[DOCUMENT SECTION Boundary: Start]

Data from the third report of the ‘Mare Caldo’ project, conducted by researchers from the Department of Earth, Environmental and Life Sciences (Distav) of the University of Genoa, to monitor the impacts of the climate crisis on Italian seas
The third report of the ‘Mare Caldo’ project, published by Greenpeace Italia and conducted by researchers from the Department of Earth, Environmental and Life Sciences (Distav) of the University of Genoa to monitor the impacts of the climate crisis on Italian seas, confirms a generalized increase in temperatures with evident consequences on the flora and fauna of the Mediterranean and an intensification of extreme climatic events.
In the first three years of the Mare Caldo project, more than one million temperature data points were analyzed in nine study areas, where several particularly warm periods were observed. The analyzes of data relating to biological monitoring, conducted in seven study areas, highlighted various signs attributable to the effects of global warming and changes, probably irreversible, in all the reef communities investigated.
“The increase in temperatures is causing dramatic changes in marine biodiversity, from the disappearance of the most sensitive species characteristic of our sea to the invasion of others, often alien, which are better adapted to an increasingly warmer sea”, declares Monica Montefalcone, researcher of the Seascape Ecology Lab of the Distav.

[DOCUMENT SECTION Boundary: End]

*ASSIGNMENT 1*. Return the portion of the Mare Caldo passage that opens with the words containing "In the first" and closes with "of the Distav.".
*ASSIGNMENT 2*.
Answer these questions from the Mare Caldo passage:
(a) How many temperature data points were analyzed in the project's first three years?
(b) In how many study areas was biological monitoring conducted?
(c) Of which lab is Monica Montefalcone a researcher?
*ASSIGNMENT 3*. Extend the Mare Caldo passage with new text that picks up after its final sentence.
The saved entries have no connection to the Mare Caldo passage.

[RECORDS Boundary: Start]

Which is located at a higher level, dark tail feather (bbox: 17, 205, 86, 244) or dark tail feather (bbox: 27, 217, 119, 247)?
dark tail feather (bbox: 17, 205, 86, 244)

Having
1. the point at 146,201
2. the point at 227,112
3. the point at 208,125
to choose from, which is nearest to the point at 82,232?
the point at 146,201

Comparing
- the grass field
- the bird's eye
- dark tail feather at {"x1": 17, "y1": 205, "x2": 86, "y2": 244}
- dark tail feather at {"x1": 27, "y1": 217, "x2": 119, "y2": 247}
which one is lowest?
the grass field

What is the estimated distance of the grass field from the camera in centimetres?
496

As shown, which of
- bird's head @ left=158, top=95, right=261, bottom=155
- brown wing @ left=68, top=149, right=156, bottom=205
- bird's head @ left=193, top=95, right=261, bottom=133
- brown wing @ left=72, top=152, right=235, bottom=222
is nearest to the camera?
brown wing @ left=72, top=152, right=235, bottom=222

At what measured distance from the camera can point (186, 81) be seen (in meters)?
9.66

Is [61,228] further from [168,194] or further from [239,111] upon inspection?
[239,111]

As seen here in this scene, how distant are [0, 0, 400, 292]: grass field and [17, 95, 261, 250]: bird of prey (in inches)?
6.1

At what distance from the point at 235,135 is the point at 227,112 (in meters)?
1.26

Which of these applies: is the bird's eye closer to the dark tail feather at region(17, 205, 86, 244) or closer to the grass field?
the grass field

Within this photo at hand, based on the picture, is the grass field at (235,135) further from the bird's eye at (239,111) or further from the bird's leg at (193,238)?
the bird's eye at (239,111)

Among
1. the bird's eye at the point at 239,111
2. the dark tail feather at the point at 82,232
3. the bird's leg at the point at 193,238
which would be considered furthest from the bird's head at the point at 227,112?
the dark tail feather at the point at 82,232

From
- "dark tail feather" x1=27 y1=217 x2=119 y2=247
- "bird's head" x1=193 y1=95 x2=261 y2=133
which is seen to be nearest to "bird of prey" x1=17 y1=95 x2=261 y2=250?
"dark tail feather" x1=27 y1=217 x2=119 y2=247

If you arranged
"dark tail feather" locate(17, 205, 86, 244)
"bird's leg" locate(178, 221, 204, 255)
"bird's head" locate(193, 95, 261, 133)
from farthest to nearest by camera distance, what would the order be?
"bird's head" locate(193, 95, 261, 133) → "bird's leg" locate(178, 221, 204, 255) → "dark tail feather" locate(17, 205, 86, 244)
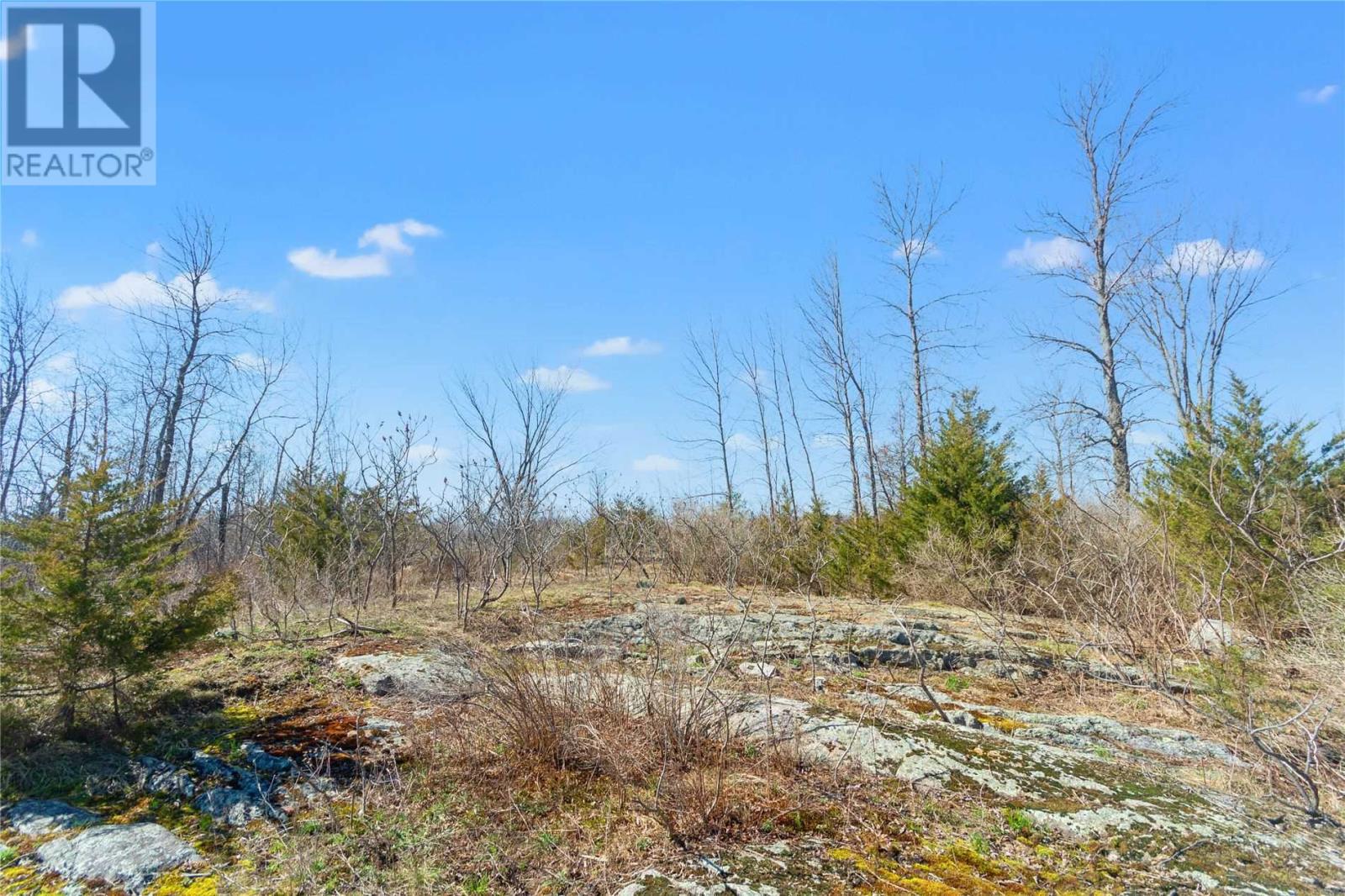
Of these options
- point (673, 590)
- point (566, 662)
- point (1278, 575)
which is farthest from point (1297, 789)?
point (673, 590)

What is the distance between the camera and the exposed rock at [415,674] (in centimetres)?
411

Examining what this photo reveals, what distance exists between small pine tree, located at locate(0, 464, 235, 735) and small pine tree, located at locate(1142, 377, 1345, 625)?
9168 millimetres

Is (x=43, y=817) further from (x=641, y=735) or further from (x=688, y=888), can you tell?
(x=688, y=888)

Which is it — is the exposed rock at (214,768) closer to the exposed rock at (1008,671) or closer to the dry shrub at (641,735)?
the dry shrub at (641,735)

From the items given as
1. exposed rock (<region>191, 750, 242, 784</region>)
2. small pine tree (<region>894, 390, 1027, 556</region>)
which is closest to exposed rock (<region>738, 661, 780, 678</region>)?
exposed rock (<region>191, 750, 242, 784</region>)

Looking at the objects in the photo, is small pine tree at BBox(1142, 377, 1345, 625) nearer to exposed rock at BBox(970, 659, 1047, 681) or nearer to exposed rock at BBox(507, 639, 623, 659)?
exposed rock at BBox(970, 659, 1047, 681)

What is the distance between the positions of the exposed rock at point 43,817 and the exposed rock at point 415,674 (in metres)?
1.67

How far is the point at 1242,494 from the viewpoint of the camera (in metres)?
8.11

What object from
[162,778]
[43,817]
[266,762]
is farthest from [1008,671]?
[43,817]

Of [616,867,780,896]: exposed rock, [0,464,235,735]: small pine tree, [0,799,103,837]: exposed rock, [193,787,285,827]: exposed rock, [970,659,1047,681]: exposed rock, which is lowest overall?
[970,659,1047,681]: exposed rock

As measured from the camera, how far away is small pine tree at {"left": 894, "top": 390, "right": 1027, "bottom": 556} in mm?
12305

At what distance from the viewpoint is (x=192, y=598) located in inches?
178

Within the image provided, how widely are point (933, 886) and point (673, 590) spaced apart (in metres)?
8.34

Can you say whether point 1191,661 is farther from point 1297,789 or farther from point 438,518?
point 438,518
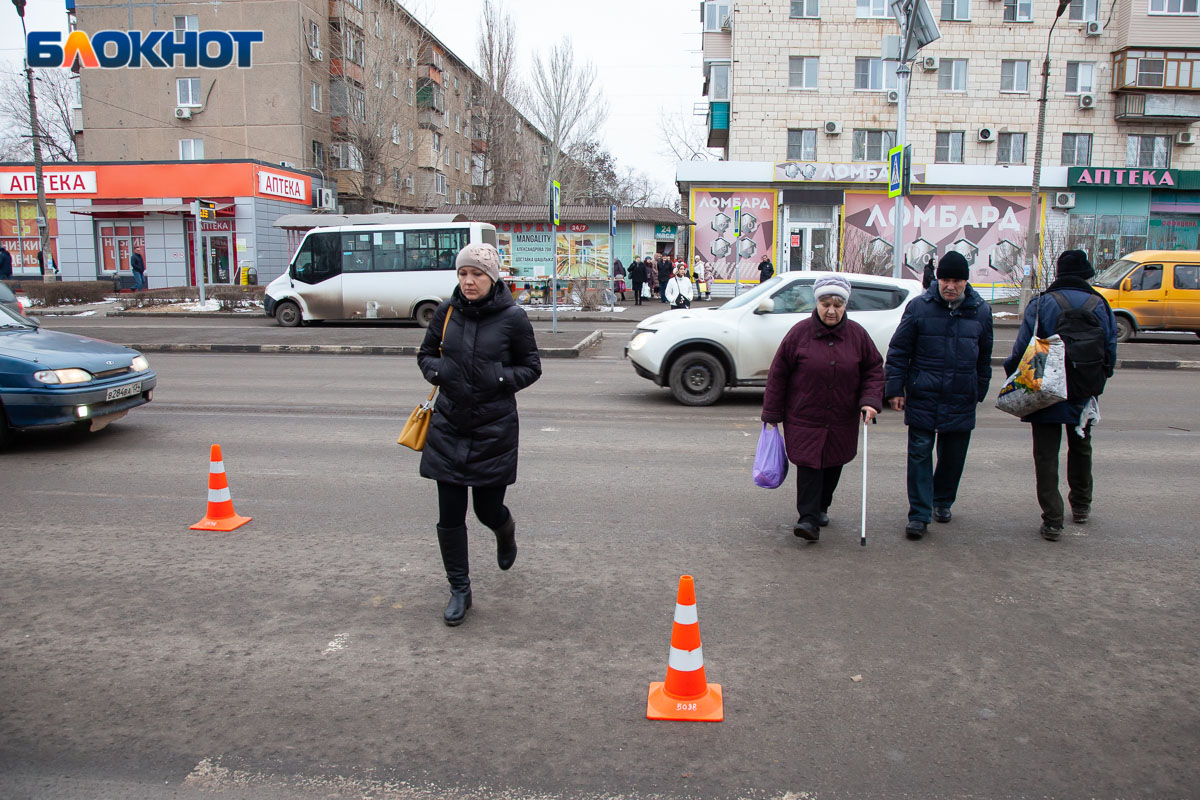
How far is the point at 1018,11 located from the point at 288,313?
33.1 meters

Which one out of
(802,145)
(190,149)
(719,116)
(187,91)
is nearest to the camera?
(802,145)

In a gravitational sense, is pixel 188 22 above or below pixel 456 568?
above

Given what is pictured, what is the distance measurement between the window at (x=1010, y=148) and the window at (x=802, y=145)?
791 cm

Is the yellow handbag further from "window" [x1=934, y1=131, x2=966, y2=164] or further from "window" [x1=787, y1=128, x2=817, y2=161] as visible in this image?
"window" [x1=934, y1=131, x2=966, y2=164]

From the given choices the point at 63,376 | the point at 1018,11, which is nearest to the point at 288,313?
the point at 63,376

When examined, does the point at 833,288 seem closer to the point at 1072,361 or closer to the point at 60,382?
the point at 1072,361

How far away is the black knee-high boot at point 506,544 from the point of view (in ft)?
15.1

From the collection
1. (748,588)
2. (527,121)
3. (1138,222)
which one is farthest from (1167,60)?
(748,588)

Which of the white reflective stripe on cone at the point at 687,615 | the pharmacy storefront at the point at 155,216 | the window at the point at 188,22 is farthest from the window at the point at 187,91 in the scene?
the white reflective stripe on cone at the point at 687,615

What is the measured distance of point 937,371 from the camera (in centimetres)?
555

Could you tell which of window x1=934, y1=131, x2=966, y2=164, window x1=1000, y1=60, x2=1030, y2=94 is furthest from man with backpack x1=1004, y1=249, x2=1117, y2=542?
window x1=1000, y1=60, x2=1030, y2=94

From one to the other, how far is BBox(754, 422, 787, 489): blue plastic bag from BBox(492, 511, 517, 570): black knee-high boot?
1.59 meters

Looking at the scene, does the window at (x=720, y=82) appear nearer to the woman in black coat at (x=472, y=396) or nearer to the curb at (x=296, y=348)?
the curb at (x=296, y=348)

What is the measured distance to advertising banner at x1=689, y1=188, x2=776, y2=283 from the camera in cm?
3712
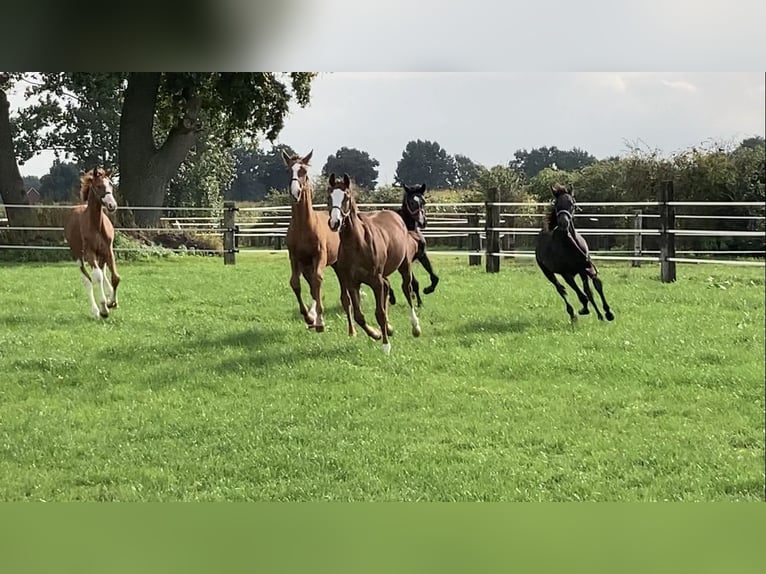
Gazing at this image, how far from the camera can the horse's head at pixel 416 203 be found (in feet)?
12.4

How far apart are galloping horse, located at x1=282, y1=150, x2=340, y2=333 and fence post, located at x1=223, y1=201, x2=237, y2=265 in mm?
315

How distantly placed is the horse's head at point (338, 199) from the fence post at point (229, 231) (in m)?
0.61

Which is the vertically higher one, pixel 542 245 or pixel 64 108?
pixel 64 108

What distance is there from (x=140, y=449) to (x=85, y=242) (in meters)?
1.08

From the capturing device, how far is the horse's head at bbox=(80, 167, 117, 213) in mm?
3805

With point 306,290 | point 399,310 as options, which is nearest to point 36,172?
point 306,290

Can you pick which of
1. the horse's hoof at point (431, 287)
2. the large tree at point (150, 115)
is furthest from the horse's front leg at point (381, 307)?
the large tree at point (150, 115)

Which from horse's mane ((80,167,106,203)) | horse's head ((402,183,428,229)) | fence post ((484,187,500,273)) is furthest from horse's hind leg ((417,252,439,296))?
horse's mane ((80,167,106,203))

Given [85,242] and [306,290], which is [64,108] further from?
[306,290]

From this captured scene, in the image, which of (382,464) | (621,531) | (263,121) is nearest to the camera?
(621,531)

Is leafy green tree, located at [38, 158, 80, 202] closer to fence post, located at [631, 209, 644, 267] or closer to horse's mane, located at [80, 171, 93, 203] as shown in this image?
horse's mane, located at [80, 171, 93, 203]

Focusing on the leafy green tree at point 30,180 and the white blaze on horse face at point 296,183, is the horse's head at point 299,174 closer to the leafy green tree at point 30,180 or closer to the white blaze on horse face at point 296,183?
the white blaze on horse face at point 296,183

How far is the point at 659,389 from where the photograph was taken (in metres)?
3.47

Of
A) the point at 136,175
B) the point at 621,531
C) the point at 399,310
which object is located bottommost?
the point at 621,531
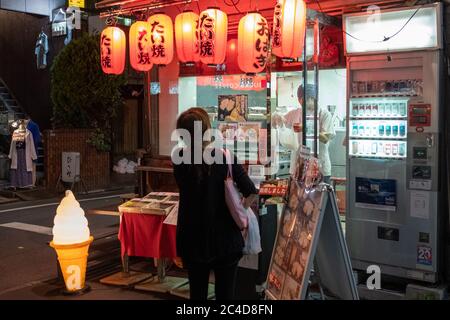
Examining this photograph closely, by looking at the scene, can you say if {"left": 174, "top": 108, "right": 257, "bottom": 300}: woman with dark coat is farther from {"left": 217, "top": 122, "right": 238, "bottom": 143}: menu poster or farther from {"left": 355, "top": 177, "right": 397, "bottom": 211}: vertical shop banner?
{"left": 217, "top": 122, "right": 238, "bottom": 143}: menu poster

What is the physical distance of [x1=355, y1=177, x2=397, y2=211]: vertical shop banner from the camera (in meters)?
6.81

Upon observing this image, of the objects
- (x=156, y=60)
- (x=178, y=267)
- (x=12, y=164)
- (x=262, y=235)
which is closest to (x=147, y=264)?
(x=178, y=267)

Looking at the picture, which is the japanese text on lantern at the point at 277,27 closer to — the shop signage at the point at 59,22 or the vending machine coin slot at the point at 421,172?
the vending machine coin slot at the point at 421,172

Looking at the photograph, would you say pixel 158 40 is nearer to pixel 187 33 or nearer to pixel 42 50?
pixel 187 33

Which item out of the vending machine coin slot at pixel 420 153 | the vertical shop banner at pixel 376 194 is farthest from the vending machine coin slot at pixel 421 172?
the vertical shop banner at pixel 376 194

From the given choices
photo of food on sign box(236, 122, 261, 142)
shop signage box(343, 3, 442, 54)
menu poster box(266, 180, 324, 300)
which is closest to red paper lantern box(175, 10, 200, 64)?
photo of food on sign box(236, 122, 261, 142)

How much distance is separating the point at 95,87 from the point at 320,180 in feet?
44.9

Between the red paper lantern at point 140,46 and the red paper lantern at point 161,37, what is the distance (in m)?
0.11

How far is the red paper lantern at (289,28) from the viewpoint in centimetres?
685

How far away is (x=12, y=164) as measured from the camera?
1630cm

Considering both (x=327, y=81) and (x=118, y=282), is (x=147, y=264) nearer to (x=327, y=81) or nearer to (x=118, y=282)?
(x=118, y=282)

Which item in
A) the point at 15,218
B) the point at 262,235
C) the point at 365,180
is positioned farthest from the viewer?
the point at 15,218

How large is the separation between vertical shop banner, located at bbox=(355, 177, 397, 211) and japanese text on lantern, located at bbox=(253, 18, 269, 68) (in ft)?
7.50

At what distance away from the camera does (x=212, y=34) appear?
7871 millimetres
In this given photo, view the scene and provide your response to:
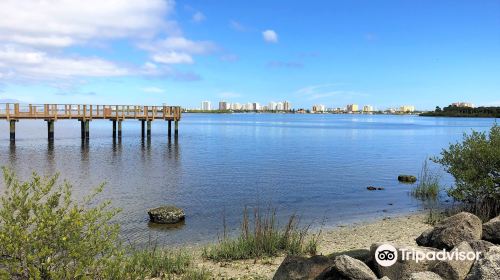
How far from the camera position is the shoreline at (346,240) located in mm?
9469

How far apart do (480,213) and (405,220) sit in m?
3.01

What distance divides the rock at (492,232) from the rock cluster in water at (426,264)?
21 millimetres

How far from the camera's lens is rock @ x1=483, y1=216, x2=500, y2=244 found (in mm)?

[RECORDS Boundary: End]

*EXERCISE RESULT 1*.
In the first three years of the Mare Caldo project, more than one million temperature data points were analyzed in nine study areas, where several particularly warm periods were observed. The analyzes of data relating to biological monitoring, conducted in seven study areas, highlighted various signs attributable to the effects of global warming and changes, probably irreversible, in all the reef communities investigated.
“The increase in temperatures is causing dramatic changes in marine biodiversity, from the disappearance of the most sensitive species characteristic of our sea to the invasion of others, often alien, which are better adapted to an increasingly warmer sea”, declares Monica Montefalcone, researcher of the Seascape Ecology Lab of the Distav.

*EXERCISE RESULT 2*.
(a) More than one million.
(b) Seven.
(c) The Seascape Ecology Lab of the Distav.

*EXERCISE RESULT 3*.
In the months between June and September 2022 on the Island of Elba and in the protected marine area of Portofino, the two areas for which three years of data are available, thermal anomalies of up to 2°C more were recorded at 10 -15 m depth compared to the monthly averages of previous years. In all the monitored areas, signs of bleaching and necrosis were observed in various species such as gorgonians, the madrepora Cladocora caespitosa and encrusting coralline algae, attributable to the warming of the waters. The protected marine area of Capo Carbonara and the Island of Elba are the areas where the greatest impacts on gorgonians have been observed. At Capo Carbonara, in particular, 50% of the red gorgonian colonies showed signs of necrosis. On the Island of Elba, the frequency of mortality of the madrepore Cladocora caespitosa has also increased. Finally, in the protected marine areas of Capo Carbonara and Torre Guaceto, the signs of excavation of encrusting coralline algae have reached worrying percentages of 65% and 45% respectively.
On the Adriatic side, in the protected marine area of Miramare, in Trieste, the northernmost one of the Mare Caldo project network, mass die-off events of the bivalve mollusc Pinna nobilis were recorded, involving all Mediterranean populations of this species as of 2018. In the southernmost marine protected areas, the greatest number of thermophilic species (adapted to warm waters) has been recorded, the potential increase of which, combined with the spread of alien species, could lead to an impoverishment of native communities.
“Our sea is paying a high price: it becomes increasingly poor but also increasingly dangerousbecause the heat that accumulates in the sea contributes to fueling increasingly extreme climatic phenomena – said Alessandro Giannì, head of Greenpeace Italy Campaigns – The effects of the climate crisis and thermal anomalies are evident in all monitoring areas, regardless of the geographical location or the level of conservation of the sites”.